**抜粋本文**
<<<<
エン・ジャパンは、求人サイト・人材紹介・HR-Tech・ダイレクトリクルーティングなどを展開する人材サービス会社。1983年に求人広告代理店として創業後、人材サービス領域で事業展開を進めてきた。現在では職種・世代・雇用形態に応じた求人サイトを多数展開するが、とりわけ正社員・中途採用サイトの”エン転職”は競争力が高い。求人サイト運営で蓄積したデータ・ノウハウを生かして、最近ではHR Tech領域にも積極進出。採用支援ツール”engage”は日本企業の8社に1社が利用するまでにシェアを拡大。

POINT

1.求人サイト”エン転職”を主力とする人材サービス会社、海外展開も注力
2.売上高・利益は長期的に成長が続く、最近は先行投資が祟ってやや減益
3.平均年収525万円だが従業員の年齢構成が若め、福利厚生は期待NG

業績動向

✔売上高と営業利益

エン・ジャパンの売上高は2020年に一度急落したものの*1、長期的には増加傾向が続いている。過去8年間に限っても、売上高を2倍以上に増加している成長企業である。営業利益は2018年の117億円をピークに減少傾向だが、これは更なる業績拡大に向けた先行投資が主要因。
*1:2020年に売上高が急減した理由は、COVID-19感染拡大による企業の採用マインド悪化。先行き不透明な状況により採用活動をストップする企業も急増、エン・ジャパン各事業が打撃を受けた。
*2:エン・ジャパンは中期経営計画において2027年に売上高1,200億円の達成を目指しており、このために積極投資を継続。先行投資が続いていることで利益率が悪化している。
>>>>
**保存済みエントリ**
<<<<
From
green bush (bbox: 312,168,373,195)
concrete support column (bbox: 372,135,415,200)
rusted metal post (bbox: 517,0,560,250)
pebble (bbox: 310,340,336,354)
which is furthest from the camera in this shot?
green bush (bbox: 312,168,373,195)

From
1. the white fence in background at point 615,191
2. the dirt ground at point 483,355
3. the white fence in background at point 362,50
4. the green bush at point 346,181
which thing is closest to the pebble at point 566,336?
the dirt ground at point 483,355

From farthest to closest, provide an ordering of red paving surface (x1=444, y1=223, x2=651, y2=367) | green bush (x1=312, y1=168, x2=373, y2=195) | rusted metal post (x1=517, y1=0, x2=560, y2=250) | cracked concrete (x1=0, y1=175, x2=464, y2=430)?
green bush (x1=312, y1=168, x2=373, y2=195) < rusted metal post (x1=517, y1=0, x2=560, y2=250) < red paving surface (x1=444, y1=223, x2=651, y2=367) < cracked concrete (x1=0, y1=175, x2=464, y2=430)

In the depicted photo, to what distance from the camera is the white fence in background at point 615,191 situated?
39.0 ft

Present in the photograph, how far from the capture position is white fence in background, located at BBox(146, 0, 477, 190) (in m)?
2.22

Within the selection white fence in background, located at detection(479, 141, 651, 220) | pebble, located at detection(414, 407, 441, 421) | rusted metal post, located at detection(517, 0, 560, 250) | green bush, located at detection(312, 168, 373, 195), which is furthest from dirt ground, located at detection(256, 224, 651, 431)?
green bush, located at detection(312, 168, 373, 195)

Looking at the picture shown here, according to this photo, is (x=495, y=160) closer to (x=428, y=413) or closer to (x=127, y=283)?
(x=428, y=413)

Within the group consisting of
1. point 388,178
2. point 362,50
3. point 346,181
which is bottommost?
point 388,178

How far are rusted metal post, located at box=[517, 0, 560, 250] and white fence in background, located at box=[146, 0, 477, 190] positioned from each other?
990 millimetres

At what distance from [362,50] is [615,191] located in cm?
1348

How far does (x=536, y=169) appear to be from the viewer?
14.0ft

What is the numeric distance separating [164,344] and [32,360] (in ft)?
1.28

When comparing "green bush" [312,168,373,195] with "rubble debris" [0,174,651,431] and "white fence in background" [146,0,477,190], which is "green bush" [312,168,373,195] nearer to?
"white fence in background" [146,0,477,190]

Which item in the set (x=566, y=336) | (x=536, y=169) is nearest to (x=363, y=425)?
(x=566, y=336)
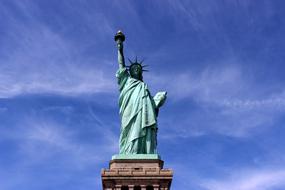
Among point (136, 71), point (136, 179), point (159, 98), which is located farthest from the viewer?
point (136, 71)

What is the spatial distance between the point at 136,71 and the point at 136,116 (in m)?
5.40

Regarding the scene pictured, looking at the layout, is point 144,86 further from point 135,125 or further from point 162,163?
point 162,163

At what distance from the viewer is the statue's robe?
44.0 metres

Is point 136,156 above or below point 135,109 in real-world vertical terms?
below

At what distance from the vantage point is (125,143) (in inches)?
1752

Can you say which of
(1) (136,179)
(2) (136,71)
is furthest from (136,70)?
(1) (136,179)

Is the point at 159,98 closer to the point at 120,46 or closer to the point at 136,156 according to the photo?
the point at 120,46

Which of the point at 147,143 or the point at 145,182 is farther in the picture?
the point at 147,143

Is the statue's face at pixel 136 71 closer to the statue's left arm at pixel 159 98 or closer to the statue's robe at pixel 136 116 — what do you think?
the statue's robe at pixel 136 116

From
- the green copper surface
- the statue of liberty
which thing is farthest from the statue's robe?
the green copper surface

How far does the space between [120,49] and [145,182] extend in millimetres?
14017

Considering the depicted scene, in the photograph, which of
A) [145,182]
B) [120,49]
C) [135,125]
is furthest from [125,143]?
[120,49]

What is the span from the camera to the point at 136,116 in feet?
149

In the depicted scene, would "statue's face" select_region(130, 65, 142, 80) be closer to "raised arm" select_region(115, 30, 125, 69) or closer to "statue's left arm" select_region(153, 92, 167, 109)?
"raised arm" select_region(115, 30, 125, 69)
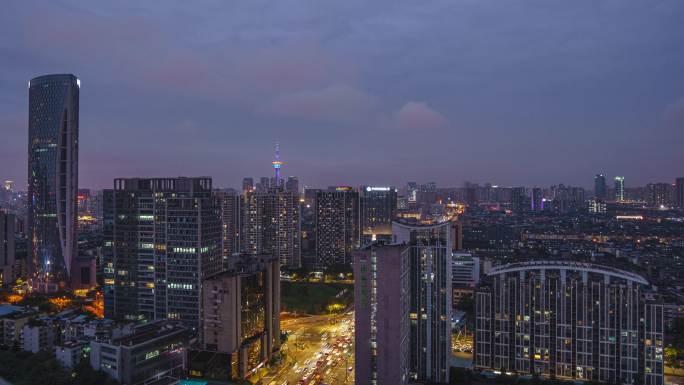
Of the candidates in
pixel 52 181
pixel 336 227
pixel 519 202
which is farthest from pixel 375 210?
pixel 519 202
>>>>
**課題 A**
エン・ジャパンに関する本文をもとに、次の問いに答えよ。
(i) エン・ジャパンは何年に、どのような会社として創業したか。
(ii) 採用支援ツール"engage"は、日本企業の何社に1社が利用しているか。
(iii) 2020年に売上高が急減した理由は何とされているか。
**課題 B**
エン・ジャパンに関する本文のうち、「エン・ジャパンは、求人サイト」から「大に向けた先行投資が主要因。」までをそのまま書き写せ。

**解答欄 A**
(i) 1983年に、求人広告代理店として創業した。
(ii) 8社に1社。
(iii) COVID-19感染拡大による企業の採用マインド悪化。

**解答欄 B**
エン・ジャパンは、求人サイト・人材紹介・HR-Tech・ダイレクトリクルーティングなどを展開する人材サービス会社。1983年に求人広告代理店として創業後、人材サービス領域で事業展開を進めてきた。現在では職種・世代・雇用形態に応じた求人サイトを多数展開するが、とりわけ正社員・中途採用サイトの”エン転職”は競争力が高い。求人サイト運営で蓄積したデータ・ノウハウを生かして、最近ではHR Tech領域にも積極進出。採用支援ツール”engage”は日本企業の8社に1社が利用するまでにシェアを拡大。

POINT

1.求人サイト”エン転職”を主力とする人材サービス会社、海外展開も注力
2.売上高・利益は長期的に成長が続く、最近は先行投資が祟ってやや減益
3.平均年収525万円だが従業員の年齢構成が若め、福利厚生は期待NG

業績動向

✔売上高と営業利益

エン・ジャパンの売上高は2020年に一度急落したものの*1、長期的には増加傾向が続いている。過去8年間に限っても、売上高を2倍以上に増加している成長企業である。営業利益は2018年の117億円をピークに減少傾向だが、これは更なる業績拡大に向けた先行投資が主要因。